Despite all the warnings, across North America it appears our jobs are continuing to get the better of us. Rising levels of stress and off-kilter work life balance is exacting a pretty harsh toll. Despite billions lost to absenteeism, turnover, disability, insurance costs, workplace accidents, violence, workers compensation, lawsuits and the costs related to replacing workers for stress-related problems, few company’s are adequately addressing this issue.
Sobering Stats: Yikes
In Canada, findings from the 2012 National Study on Balancing Work & Caregiving show that:
- ⅔ of us are working more than a 45 hour week – 50% more than two decades ago;
- work weeks are more rigid, with flex-time arrangements falling by ⅓ in the last 10 years;
- only 23% of working Canadians are highly satisfied with their lives;
- ⅓ of people without children and fully 40% of those with childcare duties feel they are overloaded.
In the US, a recent article in Harvard Business Review, “Are You Working Too Hard?” points out similar trends:
- 40% of all workers feel overworked, pressured and squeezed to the point of anxiety, depression and disease;
- corporate health insurance premiums rose 11.2%, or quadruple the rate of inflation in 2004 alone;
- 60% of doctor visits stem from stress-related complaints and illnesses.
All this in spite of many workplaces having long talked about creating better conditions and work-life balance for their employees.
What Needs to Happen
In my September post I spoke of the need for companies to do something to address the widespread negative effects of stress and poor work-life balance.
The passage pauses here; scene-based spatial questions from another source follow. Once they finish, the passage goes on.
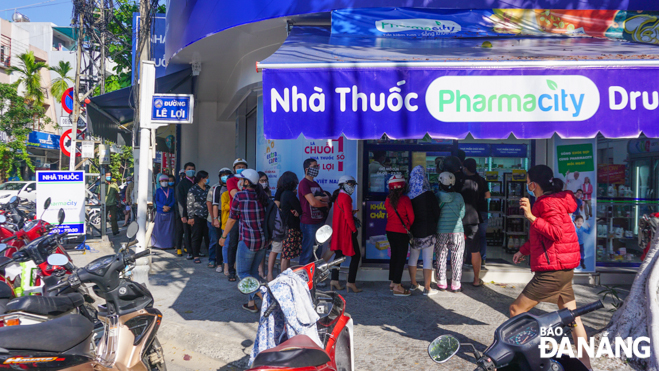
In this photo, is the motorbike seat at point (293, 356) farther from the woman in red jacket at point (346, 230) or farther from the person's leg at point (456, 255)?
the person's leg at point (456, 255)

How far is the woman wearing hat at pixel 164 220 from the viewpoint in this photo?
10255 mm

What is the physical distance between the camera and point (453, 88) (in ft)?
13.7

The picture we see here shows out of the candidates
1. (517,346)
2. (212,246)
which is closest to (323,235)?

It seems the above stats only makes this message all the more urgent. Tired, anxious and stressed out people are definitely not the way to improve productivity, innovation and competitiveness.
While HR may be directed to bring in a lecturer once in a while or set up yoga sessions, few people will continue to show up out of worry they’ll be seen as slackers. The company’s leadership and culture must explicitly encourage people to join in through top down modelling and personal commitments to healthy practices. It’s not enough for senior leaders to simply go to HR and say, “fix it”. Changing organizational culture is a leadership issue and is best achieved via actual leadership behaviour.
I do accept as true with all of the concepts you have introduced to your post.
Sounds like you’re speaking from experience Natalina. Tired, anxious and stressed out people are definitely not the way to improve productivity, innovation and competitiveness. More leaders need to step up to the plate to address this.